TL;DR: AI makes it trivial to build agents that process data. The problem? Most of them are just noisy data dumps with no conclusion. The fix isn't more data — it's architecting judgment. Three checks: one-sentence directive, operational hierarchy, and the 50% deletion test.
I am James, CEO of Mercury Technology Solutions.
From my office in Wanchai— July 2026.
The Pretty Fluff Problem
I've been watching how enterprises build AI agents and define their "skills." And it reminds me exactly of the infographic craze from a decade ago.
Back then, content creators discovered they could compress a 2,000-word report into a visually stunning graphic. Pretty. Shareable. And mostly useless — because it summarized without concluding.
Today, developers are doing the same with AI. Throw massive data and API connections into a system prompt, expect a brilliant autonomous agent to emerge. The code is elegant. The output is garbage.
I see it daily. The agent ingests a spreadsheet of sales data, spits out three pie charts, and stops. Immense processing power. Zero judgment.
This happens because we misunderstand what an "Agent Skill" actually is. To fix it, we need to look back at how humans have structured information for 30,000 years.
The Evolution of Information: From Caves to Code
Structuring data to drive decisions isn't new. It evolved through four distinct phases:
1. Survival (30,000 BC) Cave paintings weren't art. They were prehistoric databases — recording volcanic eruptions, hunting grounds, migration patterns. The goal was simple: live or die.
2. Frameworks (1637) Descartes invented the coordinate system. X and Y axes. The foundational architecture for plotting abstract data. He gave us the structure to think spatially about numbers.
3. Clarity (1786) William Playfair invented the bar chart and pie chart. His goal wasn't aesthetics. It was to force politicians who couldn't read spreadsheets to understand the economy at a glance.
4. Action (1858) Florence Nightingale didn't just plot Crimean War casualties. She designed the "Rose Chart" specifically to prove that poor hygiene was killing more soldiers than enemy bullets.
Her chart wasn't a summary. It was a weaponized argument that changed military medical policy.
**The Standard:** When you build an AI agent, don't aim for a data summary. Aim for Nightingale's Rose Chart. Your agent's skill isn't to "process data" — it's to **make a definitive judgment.**
The 3 Crucial Checks for AI Agent Skills
At Mercury, we deploy Mercury Muses AI — agents that perform tasks across content, operations, and sales. Before any agent goes live, we run its skills through three checks.

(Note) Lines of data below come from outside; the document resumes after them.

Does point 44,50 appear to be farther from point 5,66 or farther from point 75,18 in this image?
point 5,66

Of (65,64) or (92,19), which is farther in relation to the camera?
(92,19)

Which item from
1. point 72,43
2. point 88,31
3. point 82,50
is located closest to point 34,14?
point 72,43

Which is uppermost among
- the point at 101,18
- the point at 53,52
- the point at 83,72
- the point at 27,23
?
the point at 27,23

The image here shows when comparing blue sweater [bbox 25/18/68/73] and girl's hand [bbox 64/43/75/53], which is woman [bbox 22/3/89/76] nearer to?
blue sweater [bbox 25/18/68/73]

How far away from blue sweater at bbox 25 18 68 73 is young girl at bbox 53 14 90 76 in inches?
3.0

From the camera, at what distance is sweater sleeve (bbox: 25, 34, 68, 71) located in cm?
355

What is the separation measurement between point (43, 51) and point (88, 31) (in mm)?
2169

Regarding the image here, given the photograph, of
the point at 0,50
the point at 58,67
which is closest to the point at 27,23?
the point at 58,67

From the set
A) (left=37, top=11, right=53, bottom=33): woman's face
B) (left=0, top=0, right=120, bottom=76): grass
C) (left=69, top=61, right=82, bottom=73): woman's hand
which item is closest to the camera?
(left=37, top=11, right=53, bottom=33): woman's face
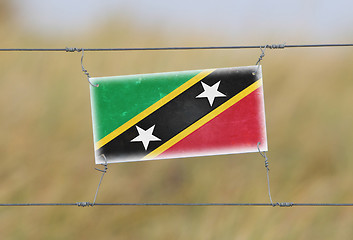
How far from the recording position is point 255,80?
2027mm

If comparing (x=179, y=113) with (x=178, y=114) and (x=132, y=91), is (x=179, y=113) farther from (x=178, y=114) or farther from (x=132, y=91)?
(x=132, y=91)

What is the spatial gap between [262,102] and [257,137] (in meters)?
0.18

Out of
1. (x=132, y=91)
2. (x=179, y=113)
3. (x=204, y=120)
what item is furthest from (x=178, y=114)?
(x=132, y=91)

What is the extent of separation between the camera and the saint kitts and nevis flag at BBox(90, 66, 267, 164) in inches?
79.8

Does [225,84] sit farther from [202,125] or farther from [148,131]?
[148,131]

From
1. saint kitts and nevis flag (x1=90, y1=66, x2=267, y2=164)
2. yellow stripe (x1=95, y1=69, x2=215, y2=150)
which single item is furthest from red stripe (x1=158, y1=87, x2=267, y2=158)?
yellow stripe (x1=95, y1=69, x2=215, y2=150)

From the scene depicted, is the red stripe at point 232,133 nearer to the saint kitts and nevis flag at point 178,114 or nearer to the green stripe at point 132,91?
the saint kitts and nevis flag at point 178,114

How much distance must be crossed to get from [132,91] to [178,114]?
10.5 inches

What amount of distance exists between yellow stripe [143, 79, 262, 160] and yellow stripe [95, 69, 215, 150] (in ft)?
0.59

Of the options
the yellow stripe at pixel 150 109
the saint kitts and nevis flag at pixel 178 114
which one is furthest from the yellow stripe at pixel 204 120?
the yellow stripe at pixel 150 109

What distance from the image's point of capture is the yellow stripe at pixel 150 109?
2.04m

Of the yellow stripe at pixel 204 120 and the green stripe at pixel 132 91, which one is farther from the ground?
the green stripe at pixel 132 91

If you're writing system prompts or building agents, ask yourself:
Check 1: What Is the One-Sentence Directive?
If you can't summarize your agent's ultimate goal in a single sentence, your agent will fail.
Bad skill definition:
"Analyze May and June sales data across eight product lines and provide a summary."
Good skill definition:
"Identify which product caused the June revenue dip and recommend whether to increase ad spend or cut the product."

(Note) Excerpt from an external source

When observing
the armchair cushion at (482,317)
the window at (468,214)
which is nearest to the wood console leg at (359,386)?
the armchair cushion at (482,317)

AI models are eager to please. If you don't give them a definitive stance or conclusion to reach, they vomit data back at you. Architect the conclusion first.
Check 2: What Is the Operational Hierarchy?
When your agent looks at the prompt and data, what does it process first?
In our internal F.I.N.D.S. Framework, the 'I' stands for Information Structuring — architecting content into "citable chunks" that AI can extract and reason over.
If your agent is distracted by irrelevant background or bloated context windows, its cognitive hierarchy is broken. Design the priority of instructions so the AI knows exactly which variables matter most.
Check 3: The 50% Deletion Test
This is the most painful, most effective test.
Look at your agent's system prompt and data. Now delete half of it. Edge cases, redundant instructions, "nice-to-have" context — all of it.
If the agent's core directive survives, and its output becomes faster and clearer, that 50% was pure noise.
In the AI era, token efficiency is everything. The value of an agent's skill isn't determined by how much data it can swallow. It's determined by how much noise it can ignore.
AI Simplifies Execution, Not Judgment
Yes, AI makes building tools incredibly easy. You can generate a functioning agent in minutes. But because the barrier to execution has vanished, the barrier to *judgment* is now fully exposed.
AI will faithfully execute whatever you tell it to do. But if you don't know what you're actually trying to say, the AI cannot decide for you.
This is why, when we implement solutions for clients, we don't start with the data. We start with the business intent. We define the exact decision the system needs to make — then we structure the agent to deliver it.
Stop building agents that draw pretty charts.
Start building agents that make decisions.
Mercury Technology Solutions: Accelerate Digitality.